Through the Capital Requirements Directive IV, multinational financial firms that have either their headquarters or at least a subsidiary or branch in the EU are required to publish certain data under the CbCR. The report is intended to provide the tax authorities and the public with information on overall activity, such as subsidiaries, employees, profits and tax payments. By doing so, the EU wants to ensure greater tax transparency and curb aggressive tax planning.
Content in the CbCR reports is often obscure
The study is the first to examine the heterogeneity and (in-)transparency of the CbCR reports provided by these financial companies for the financial years 2014 to 2016. Researchers analysed the content level of the CbCR reports, such as the way reportable positions are calculated and the provision of additional information. With regard to the content level of the reports, British (41.35 points out of a maximum of 100) as well as German (38.91 points) companies are best performing, whereas Austrian (23.04 points) companies perform the worst. Regarding the readability of data, companies located in Germany (72.45 points) and the Netherlands (67.86) rank at the top. Italian banking groups rank at the bottom (60.52 points).
Whilst there is hardly any difference between the countries concerning the readability of the CbCR reports, the way in which the content has been presented definitely leaves room for improvement. 80 per cent of the companies provide no information on the scope of consolidation. More than two thirds of all reports lack information on the underlying data source or on the treatment of intra-group transactions in the calculation of profit before tax and turnover. Approximately 70 per cent of companies provide no information on the extent to which CbCR and consolidated financial statements are consistent. “The lack of clear and consistent guidelines leads to heterogeneous reporting behaviour between the different banking groups and countries. This makes it difficult to compare reports and increases the risk of misinterpretation,” says Professor Christoph Spengel, Research Associate at ZEW Mannheim.
British and German CbCR reports are most transparent
Companies headquartered in the United Kingdom (44.75 points) and Germany (44.43 points) achieve the highest level of transparency in the overall ranking of CbCR. The lowest rating goes to companies based in the Netherlands (32.42 points) and Austria (29.95 points). “We observe that large banking groups and those heavily involved in tax havens disclose their activities in a comparatively transparent manner. Since these banking groups presumably attract more public interest than smaller banking groups, the greater transparency in their CbCR reports could be driven by a desire to prevent false accusations of tax avoidance,” says Verena Dutt, researcher in ZEW’s “Corporate Taxation and Public Finance” Department.

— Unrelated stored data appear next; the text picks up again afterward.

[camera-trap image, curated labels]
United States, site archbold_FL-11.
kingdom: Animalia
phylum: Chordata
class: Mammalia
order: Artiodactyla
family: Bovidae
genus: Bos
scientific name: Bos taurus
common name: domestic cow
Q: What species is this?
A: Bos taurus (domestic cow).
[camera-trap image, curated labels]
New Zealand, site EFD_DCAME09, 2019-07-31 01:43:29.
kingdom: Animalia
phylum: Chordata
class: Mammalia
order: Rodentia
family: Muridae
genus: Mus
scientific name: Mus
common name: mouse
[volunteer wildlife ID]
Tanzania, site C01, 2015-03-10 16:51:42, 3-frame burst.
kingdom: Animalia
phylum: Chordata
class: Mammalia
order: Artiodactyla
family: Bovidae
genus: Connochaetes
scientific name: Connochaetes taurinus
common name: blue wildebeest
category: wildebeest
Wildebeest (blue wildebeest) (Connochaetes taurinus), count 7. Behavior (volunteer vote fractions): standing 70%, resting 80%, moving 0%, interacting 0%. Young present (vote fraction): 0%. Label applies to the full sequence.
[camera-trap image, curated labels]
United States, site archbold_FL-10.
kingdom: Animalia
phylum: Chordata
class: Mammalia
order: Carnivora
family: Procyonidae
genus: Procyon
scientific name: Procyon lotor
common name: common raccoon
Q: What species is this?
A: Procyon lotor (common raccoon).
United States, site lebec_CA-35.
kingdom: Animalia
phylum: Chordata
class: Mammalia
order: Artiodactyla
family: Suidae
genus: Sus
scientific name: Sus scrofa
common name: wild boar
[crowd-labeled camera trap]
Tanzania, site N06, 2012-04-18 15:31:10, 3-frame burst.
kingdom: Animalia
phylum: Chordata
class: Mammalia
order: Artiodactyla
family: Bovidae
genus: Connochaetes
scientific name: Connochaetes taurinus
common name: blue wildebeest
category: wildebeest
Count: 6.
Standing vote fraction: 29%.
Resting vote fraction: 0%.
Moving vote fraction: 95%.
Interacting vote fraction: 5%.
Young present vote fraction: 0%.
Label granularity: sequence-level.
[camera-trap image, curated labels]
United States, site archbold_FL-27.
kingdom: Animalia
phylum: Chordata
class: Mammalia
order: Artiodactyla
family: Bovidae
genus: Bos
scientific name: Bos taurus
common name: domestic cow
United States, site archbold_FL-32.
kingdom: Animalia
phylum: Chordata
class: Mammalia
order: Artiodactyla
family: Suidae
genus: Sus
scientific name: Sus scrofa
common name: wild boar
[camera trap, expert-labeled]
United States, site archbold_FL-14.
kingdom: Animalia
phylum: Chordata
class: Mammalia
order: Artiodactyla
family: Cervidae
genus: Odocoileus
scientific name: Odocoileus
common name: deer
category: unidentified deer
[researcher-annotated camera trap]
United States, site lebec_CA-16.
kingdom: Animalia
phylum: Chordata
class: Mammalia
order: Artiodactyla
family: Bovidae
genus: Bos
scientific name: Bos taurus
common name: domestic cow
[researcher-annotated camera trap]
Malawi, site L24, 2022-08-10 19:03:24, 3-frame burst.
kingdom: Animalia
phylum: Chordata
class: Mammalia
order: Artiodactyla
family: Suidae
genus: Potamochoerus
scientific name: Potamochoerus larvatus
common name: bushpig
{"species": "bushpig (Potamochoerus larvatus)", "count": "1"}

Before the European Commission goes ahead with proposals to expand the public CbCR obligation to all multinational companies operating in the EU, regulatory loopholes identified in the study should first be closed. “Generally speaking, Member States’ national laws do not close these regulatory gaps and provide leeway for the reporting financial firms,” criticises Spengel. Therefore, the researchers recommend that the underlying data source and the applied consolidation scope of CbCR be specified and that uniform definitions of the reportable positions be set, which should apply for all financial firms. “This would be an important step to enable a consistent interpretation of the reports across different banking groups and countries and to increase the level of information in the CbCR reports. For example, the OECD template provides a standardised model that could be used,” says Verena Dutt.